The oldest jellyfish species offers new insights into the complexity of the ancient Cambrian food chain
The oldest jellyfish species offers new insights into the complexity of the ancient Cambrian food chain. Credit: Mark Doliner / Flickr / CC BY-SA 2.0

In a groundbreaking discovery, scientists have identified the oldest species of jellyfish that ever existed. It was found in fossils dating back to about 505 million years ago in the renowned Burgess Shale of Canada.

The location is famous for its well-preserved fossils, and this latest discovery adds to its scientific significance.

Details of the newly found species of jellyfish

The newfound species has been named Burgessomedusa phasmiformis. This ancient jellyfish had a rather distinctive appearance. It resembled a large swimming jellyfish with a saucer-like or bell-shaped body. It stood up to twenty centimeters tall and had about ninety short tentacles. These were likely used to capture sizeable prey.

The discovery of Burgessomedusa phasmiformis provides valuable insights into ancient marine life that existed half a billion years ago.

Scientists are thrilled with the exceptional preservation of the fossils. They offer a rare opportunity to study creatures from such a distant era. It is a finding that opens up new avenues of research and contributes to our understanding of the Earth’s ancient ecosystems.

Oldest group of animals on Earth

Jellyfish are a type of animal that belongs to a subgroup of cnidarians, which is the oldest group of animals on Earth. These particular jellyfish, known as medusozoans, are fascinating creatures made up of ninety-five percent water.

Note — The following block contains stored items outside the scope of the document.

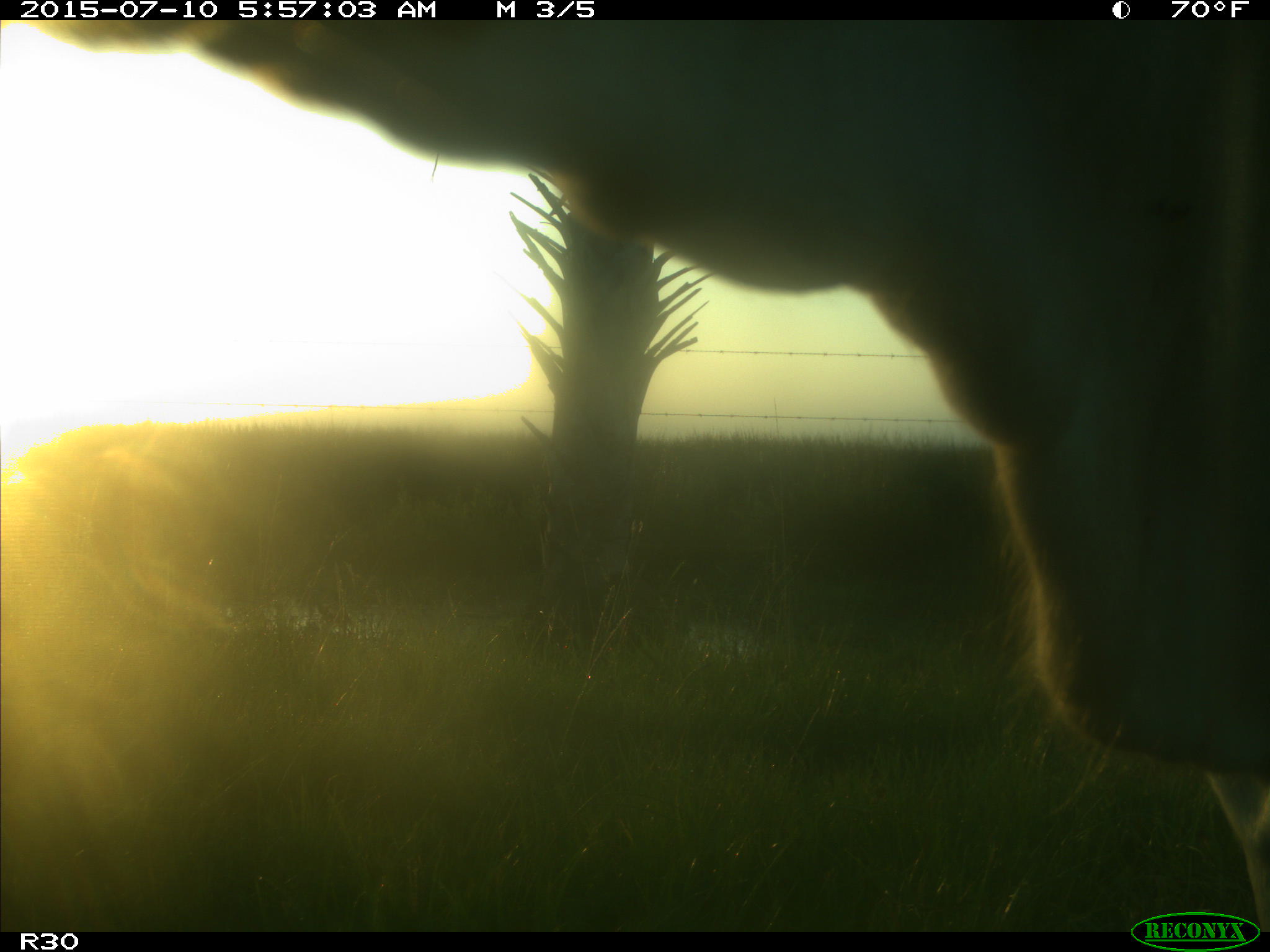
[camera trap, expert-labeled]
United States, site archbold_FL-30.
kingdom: Animalia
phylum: Chordata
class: Mammalia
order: Artiodactyla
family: Bovidae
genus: Bos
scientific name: Bos taurus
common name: domestic cow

Because of their delicate nature and quick decay, it is very difficult to find fossilized specimens of jellyfish. However, the ones discovered in the late 1980s and early 1990s were remarkably well preserved.

Dr. Jean-Bernard Caron, a curator of invertebrate paleontology at the Royal Ontario Museum and one of the co-authors of a study published in the journal Proceedings of the Royal Society B, expressed his awe at the discovery.

The fact that such delicate animals were found preserved in rock layers on top of mountains is truly extraordinary and fills scientists with wonder.

Challenges faced during the study of jellyfish fossils

Due to the scarcity of jellyfish fossils, scientists have primarily studied their evolutionary history using microscopic, fossilized larval stages and information obtained from molecular studies of present-day jellyfish.

Jellyfish and their family of species pose a challenge for researchers, as they have been difficult to find in the fossil record from the Cambrian period, even though they belong to one of the earliest groups of animals.

Joe Moysiuk, a paleontology student at the University of Toronto and a co-author of the study, highlighted the elusive nature of these creatures in the ancient fossil record.

Evidence of Cambrian food chain

The discovery of Burgessomedusa phasmiformis has provided compelling evidence that the Cambrian food chain was far more intricate than previously thought, according to Joe Moysiuk.

He emphasized that this finding leaves no doubt that these jellyfish-like creatures were actively swimming in the Cambrian seas.

Dr. Jean-Bernard Caron also expressed his excitement about the significance of this discovery. He noted that the presence of Burgessomedusa phasmiformis adds another remarkable lineage of animals to the already impressive collection preserved in the Burgess Shale.

This diverse array of fossils is like a historical record chronicling the evolution of life on Earth, offering invaluable insights into the ancient past.